His own summary of the house style is blunter than any feature list. “Our customers and partners recognize Visual Action for the ‘whatever it takes’ attitude we bring to organizational challenges,” he said when 7.4 launched. It is the line of a man who runs a small, sharp shop rather than a sprawling one - the kind of place where the engineering director and the finance director report straight to the CEO.
The road to the rectangle
Bartoo did not arrive at treemaps by accident. He is a Cornell engineer - a B.S. in Engineering - who went back to Cornell for an MBA at the Johnson Graduate School of Management. Engineering taught him how systems break; the MBA taught him why people buy. He has spent the years since at the intersection.
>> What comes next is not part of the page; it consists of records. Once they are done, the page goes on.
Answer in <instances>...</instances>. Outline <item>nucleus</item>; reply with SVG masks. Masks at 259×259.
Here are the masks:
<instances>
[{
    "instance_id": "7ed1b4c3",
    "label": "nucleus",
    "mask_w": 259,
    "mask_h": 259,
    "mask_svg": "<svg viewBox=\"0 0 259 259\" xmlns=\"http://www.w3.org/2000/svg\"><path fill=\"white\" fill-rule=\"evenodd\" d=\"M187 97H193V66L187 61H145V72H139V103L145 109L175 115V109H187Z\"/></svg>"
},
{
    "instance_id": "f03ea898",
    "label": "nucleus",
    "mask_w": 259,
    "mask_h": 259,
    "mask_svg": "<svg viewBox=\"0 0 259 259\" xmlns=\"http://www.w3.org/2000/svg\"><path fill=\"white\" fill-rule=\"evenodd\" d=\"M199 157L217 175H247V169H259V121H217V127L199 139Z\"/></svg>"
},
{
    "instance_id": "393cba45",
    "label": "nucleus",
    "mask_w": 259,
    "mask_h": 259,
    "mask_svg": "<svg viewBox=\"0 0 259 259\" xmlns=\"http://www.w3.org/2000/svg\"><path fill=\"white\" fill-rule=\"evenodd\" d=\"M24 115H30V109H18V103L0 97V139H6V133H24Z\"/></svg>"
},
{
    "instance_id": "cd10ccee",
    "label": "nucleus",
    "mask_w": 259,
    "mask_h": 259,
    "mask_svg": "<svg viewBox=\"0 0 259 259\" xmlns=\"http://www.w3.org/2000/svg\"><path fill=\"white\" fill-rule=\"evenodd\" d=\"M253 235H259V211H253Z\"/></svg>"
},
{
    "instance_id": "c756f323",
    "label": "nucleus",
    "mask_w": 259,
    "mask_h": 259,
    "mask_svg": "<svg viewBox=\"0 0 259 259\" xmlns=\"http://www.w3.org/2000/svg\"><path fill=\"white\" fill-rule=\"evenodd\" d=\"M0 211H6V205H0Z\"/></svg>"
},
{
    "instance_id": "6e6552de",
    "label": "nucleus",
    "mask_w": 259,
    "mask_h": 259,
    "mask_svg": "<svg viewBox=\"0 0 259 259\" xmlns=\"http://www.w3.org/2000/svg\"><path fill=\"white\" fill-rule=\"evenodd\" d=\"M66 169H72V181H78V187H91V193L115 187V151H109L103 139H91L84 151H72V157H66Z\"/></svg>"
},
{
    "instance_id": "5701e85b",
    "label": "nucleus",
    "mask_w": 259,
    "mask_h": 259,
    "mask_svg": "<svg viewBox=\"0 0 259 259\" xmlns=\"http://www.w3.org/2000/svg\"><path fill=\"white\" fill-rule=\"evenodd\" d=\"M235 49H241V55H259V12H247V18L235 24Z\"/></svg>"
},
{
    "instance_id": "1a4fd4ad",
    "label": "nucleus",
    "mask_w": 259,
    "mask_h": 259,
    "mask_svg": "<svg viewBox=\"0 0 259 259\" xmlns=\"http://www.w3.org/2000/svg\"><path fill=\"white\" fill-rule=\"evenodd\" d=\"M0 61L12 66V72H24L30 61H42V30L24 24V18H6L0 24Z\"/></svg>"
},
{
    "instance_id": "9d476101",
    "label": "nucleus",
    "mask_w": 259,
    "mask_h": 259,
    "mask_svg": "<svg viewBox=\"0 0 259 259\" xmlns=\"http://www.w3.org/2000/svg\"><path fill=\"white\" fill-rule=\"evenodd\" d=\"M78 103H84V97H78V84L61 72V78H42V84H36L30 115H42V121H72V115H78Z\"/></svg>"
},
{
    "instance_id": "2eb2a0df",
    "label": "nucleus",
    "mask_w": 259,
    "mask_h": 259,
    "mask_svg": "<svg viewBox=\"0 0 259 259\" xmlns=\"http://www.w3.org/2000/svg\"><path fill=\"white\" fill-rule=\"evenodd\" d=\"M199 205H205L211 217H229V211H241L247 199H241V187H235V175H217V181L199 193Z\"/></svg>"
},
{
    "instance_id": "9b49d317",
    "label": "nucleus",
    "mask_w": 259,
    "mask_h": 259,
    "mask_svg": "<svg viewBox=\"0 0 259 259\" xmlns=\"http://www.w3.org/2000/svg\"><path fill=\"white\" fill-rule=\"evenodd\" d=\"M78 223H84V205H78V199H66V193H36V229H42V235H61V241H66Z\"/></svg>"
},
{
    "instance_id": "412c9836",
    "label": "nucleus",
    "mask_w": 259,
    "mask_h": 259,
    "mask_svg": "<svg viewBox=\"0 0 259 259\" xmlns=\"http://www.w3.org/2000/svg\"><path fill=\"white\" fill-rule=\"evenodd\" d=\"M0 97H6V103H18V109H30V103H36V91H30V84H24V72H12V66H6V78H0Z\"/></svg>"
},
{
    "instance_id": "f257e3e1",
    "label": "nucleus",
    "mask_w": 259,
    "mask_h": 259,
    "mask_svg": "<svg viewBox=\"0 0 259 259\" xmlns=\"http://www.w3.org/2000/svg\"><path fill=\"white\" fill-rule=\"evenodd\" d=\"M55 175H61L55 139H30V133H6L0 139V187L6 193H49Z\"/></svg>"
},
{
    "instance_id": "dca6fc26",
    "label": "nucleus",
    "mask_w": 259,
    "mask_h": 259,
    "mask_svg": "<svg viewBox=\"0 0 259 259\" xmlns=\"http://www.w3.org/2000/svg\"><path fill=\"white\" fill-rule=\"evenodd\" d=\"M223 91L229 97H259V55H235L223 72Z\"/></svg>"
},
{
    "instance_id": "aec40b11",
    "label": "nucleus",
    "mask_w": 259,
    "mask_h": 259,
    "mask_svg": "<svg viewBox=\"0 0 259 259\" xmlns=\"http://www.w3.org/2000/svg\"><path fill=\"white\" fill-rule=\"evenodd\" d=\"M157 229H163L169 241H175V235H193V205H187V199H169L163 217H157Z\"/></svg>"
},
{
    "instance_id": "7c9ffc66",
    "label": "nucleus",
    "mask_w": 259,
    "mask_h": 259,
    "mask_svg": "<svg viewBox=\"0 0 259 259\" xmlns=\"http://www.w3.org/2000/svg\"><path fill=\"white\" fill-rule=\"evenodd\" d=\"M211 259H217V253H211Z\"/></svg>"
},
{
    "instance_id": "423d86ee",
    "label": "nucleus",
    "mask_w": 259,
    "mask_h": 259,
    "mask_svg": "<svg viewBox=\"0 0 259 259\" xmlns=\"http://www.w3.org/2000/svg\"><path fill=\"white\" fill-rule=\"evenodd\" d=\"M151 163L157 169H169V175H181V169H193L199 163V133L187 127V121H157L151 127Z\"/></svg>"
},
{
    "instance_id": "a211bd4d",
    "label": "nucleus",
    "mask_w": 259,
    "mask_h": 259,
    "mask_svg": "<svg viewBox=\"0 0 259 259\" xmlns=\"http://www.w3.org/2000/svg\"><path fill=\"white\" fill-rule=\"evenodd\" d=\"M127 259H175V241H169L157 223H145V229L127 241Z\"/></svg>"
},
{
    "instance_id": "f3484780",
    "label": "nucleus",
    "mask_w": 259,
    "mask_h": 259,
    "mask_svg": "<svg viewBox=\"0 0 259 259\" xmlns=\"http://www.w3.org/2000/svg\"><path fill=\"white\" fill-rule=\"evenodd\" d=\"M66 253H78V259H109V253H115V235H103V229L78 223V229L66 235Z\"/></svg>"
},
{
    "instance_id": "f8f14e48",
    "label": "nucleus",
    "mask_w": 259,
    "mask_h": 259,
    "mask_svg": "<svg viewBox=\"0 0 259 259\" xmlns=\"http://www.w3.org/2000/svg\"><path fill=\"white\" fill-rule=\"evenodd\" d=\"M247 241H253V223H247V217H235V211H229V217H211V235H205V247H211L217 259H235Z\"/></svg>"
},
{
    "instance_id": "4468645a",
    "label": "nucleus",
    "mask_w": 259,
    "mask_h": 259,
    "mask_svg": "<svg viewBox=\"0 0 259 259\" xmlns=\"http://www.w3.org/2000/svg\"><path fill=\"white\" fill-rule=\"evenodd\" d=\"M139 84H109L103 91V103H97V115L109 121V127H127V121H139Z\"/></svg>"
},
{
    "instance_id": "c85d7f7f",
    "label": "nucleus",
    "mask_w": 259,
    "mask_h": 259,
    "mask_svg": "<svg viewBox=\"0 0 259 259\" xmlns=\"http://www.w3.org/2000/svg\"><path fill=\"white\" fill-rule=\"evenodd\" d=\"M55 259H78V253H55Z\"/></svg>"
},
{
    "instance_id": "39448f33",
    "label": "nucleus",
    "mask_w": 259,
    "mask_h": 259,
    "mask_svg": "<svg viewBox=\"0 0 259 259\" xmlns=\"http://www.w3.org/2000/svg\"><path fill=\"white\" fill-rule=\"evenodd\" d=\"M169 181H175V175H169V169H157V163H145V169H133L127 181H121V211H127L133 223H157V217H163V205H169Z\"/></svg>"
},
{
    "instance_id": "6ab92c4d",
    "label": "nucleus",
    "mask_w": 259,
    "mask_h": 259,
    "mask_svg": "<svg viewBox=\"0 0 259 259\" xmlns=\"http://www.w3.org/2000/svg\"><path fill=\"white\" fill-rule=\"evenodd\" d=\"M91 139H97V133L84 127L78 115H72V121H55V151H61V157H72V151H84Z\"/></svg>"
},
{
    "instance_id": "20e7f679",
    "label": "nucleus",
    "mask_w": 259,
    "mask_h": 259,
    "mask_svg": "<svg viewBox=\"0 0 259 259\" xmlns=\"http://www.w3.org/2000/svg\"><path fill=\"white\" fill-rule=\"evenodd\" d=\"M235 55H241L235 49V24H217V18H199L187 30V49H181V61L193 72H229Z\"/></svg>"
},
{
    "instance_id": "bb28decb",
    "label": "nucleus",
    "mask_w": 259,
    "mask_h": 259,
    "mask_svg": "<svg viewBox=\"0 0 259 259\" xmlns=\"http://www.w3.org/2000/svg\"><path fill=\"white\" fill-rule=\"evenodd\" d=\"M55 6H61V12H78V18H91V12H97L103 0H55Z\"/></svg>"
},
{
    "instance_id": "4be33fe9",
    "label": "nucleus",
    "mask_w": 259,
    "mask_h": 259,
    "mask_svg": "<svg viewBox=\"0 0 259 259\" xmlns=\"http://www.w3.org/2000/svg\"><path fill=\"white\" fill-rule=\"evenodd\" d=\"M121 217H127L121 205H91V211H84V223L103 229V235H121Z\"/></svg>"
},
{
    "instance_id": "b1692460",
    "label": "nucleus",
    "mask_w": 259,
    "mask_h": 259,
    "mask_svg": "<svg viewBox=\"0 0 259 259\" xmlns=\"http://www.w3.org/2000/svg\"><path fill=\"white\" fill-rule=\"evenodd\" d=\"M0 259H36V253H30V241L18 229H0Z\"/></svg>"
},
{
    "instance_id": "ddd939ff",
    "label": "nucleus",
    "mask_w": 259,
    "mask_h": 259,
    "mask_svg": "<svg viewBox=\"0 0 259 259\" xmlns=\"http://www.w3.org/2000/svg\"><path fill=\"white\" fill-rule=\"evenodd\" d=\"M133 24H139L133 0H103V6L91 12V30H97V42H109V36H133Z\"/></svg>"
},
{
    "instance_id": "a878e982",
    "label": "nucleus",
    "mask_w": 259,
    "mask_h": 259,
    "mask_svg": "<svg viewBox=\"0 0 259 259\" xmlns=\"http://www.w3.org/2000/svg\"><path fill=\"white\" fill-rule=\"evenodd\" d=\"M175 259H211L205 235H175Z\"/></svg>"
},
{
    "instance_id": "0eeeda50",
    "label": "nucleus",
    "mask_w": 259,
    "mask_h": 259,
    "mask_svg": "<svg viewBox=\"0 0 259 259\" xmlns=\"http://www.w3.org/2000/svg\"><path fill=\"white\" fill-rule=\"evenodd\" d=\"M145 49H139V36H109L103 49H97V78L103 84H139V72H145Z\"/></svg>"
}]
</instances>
The resume reads like a tour of enterprise software's heavyweight era. He started as a management consultant at EDS, the services giant later swallowed by HP. He became a Managing Principal at Oracle. He moved to Business Objects - the business intelligence pioneer eventually acquired by SAP - as Director of Business Development. Each stop was a closer orbit around the same gravity well: how do you turn an organization's data into something it can actually steer by?
In January 2003 he joined The Hive Group as Vice President and General Manager. The Hive Group was the treemap company - it took Shneiderman's academic visualization and made it enterprise-strength, building interfaces for operational and financial analysis. Bartoo rose to CEO. Its flagship product carried the unforgettable name Honeycomb.
How a Flaremap ThinksOne picture, many variables.
Rectangles sized by weight, colored by risk. The bigger the box, the bigger the stake. The hotter the color, the louder the alarm. That is the whole grammar - and why an analyst can read a thousand data points in a glance.
Illustrative graphic - not live data. A real Flaremap renders thousands of nested rectangles.
The merger he engineered
On January 26, 2015, in Richardson, Texas, the deal Bartoo had been building toward closed. The Hive Group merged with Visual Action Software. The combined company kept the Visual Action name and put Bartoo in the CEO chair. Honeycomb was retired and reborn as the Flaremap Application Suite - one hive metaphor swapped for a brighter one. The logic was straightforward: marry The Hive Group's battle-tested treemap engine to Visual Action's big-data visualization chops, and aim the result at organizations drowning in data investments they could not yet read.
A year later, in 2016, the company shipped Flaremap JS 6.2, billed as “real-time visual interfaces for real-time process challenges.” The throughline never changes. Static reports describe yesterday. Bartoo's software is built to show you now.
Why it matters
There is a whole industry that sells the rush - the dashboard that looks expensive in the demo and gathers dust by Q3. Bartoo has spent a career on the unglamorous other half of the sentence: the return. Fully tested. Widely deployed. Operationally relevant. The words are not poetry, but they are a discipline, and in a field addicted to novelty that discipline is its own kind of contrarian stance.
He keeps a low public profile - no viral keynotes, no manifesto threads. What he has instead is a patent, a product that has survived a merger and seven major versions, and a customer base in sectors where a misread chart is not a rounding error but a missed threat. For the people who run those operations, that is the entire point.